The request:
Return every record below verbatim, line for line, with no changes.

Excerpted data:
□ □ □ □ □
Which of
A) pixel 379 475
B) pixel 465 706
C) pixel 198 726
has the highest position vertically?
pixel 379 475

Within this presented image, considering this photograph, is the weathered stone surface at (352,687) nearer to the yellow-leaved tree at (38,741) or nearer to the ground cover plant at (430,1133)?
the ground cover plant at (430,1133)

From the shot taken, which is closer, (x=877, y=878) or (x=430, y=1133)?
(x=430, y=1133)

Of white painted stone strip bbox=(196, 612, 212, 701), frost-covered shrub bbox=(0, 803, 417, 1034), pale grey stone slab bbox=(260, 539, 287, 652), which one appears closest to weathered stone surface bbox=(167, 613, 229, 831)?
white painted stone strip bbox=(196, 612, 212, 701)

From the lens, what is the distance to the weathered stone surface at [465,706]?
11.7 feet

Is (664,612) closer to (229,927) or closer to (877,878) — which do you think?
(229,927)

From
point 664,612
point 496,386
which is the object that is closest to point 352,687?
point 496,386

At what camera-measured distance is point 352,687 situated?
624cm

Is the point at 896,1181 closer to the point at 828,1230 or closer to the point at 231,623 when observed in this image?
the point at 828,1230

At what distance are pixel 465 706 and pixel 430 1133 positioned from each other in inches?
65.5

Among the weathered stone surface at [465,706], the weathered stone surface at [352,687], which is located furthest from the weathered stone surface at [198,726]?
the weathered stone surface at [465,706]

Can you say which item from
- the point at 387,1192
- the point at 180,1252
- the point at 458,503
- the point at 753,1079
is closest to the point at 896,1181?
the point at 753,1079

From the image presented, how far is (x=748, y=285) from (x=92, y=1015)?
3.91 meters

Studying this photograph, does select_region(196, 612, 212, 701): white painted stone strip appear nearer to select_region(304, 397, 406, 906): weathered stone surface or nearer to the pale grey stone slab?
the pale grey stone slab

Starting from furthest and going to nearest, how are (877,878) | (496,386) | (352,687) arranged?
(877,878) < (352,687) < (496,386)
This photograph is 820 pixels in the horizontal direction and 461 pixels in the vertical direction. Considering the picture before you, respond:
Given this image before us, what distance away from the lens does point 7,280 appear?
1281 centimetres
□ □ □ □ □
Answer for this exercise:
Which of
A) pixel 379 475
B) pixel 465 706
C) pixel 198 726
has the highest position vertically?
pixel 379 475

Within this presented image, considering this photograph, is the weathered stone surface at (352,687) nearer to the yellow-leaved tree at (38,741) or nearer to the ground cover plant at (430,1133)?
the ground cover plant at (430,1133)

From the shot taken, which is closer, (x=877, y=878) or (x=430, y=1133)?
(x=430, y=1133)

Of white painted stone strip bbox=(196, 612, 212, 701), frost-covered shrub bbox=(0, 803, 417, 1034), pale grey stone slab bbox=(260, 539, 287, 652), which one appears closest to weathered stone surface bbox=(167, 613, 229, 831)?
white painted stone strip bbox=(196, 612, 212, 701)

From the lens, what is the distance to the weathered stone surface at [465,706]?
11.7 feet

Is (664,612) closer to (229,927) or closer to (877,878) — which do you think?
(229,927)

From
point 664,612
point 496,386
which is the object that is closest to point 352,687?
point 496,386

At what camera-measured distance is point 352,687 situated?
624cm

Is the point at 896,1181 closer to the point at 828,1230 or closer to the point at 231,623 when observed in this image?
the point at 828,1230

At what distance are pixel 465 706 and pixel 430 1133 positioned from each other in inches?
65.5

Among the weathered stone surface at [465,706], the weathered stone surface at [352,687], which is located furthest from the weathered stone surface at [198,726]?
the weathered stone surface at [465,706]

Can you say which item from
- the point at 387,1192
- the point at 180,1252
- the point at 458,503
- the point at 753,1079
is closest to the point at 896,1181?
the point at 753,1079

From the image presented, how far is (x=748, y=285) from (x=92, y=1015)?
3.91 meters

Studying this photograph, does select_region(196, 612, 212, 701): white painted stone strip appear nearer to select_region(304, 397, 406, 906): weathered stone surface or nearer to the pale grey stone slab?
the pale grey stone slab

Starting from furthest and going to nearest, how are (877,878) | (496,386) | (352,687) arranged?
(877,878) < (352,687) < (496,386)
This photograph is 820 pixels in the horizontal direction and 461 pixels in the vertical direction. Considering the picture before you, respond:
Given this image before us, what distance away from the lens does point 7,280 appear?
1281 centimetres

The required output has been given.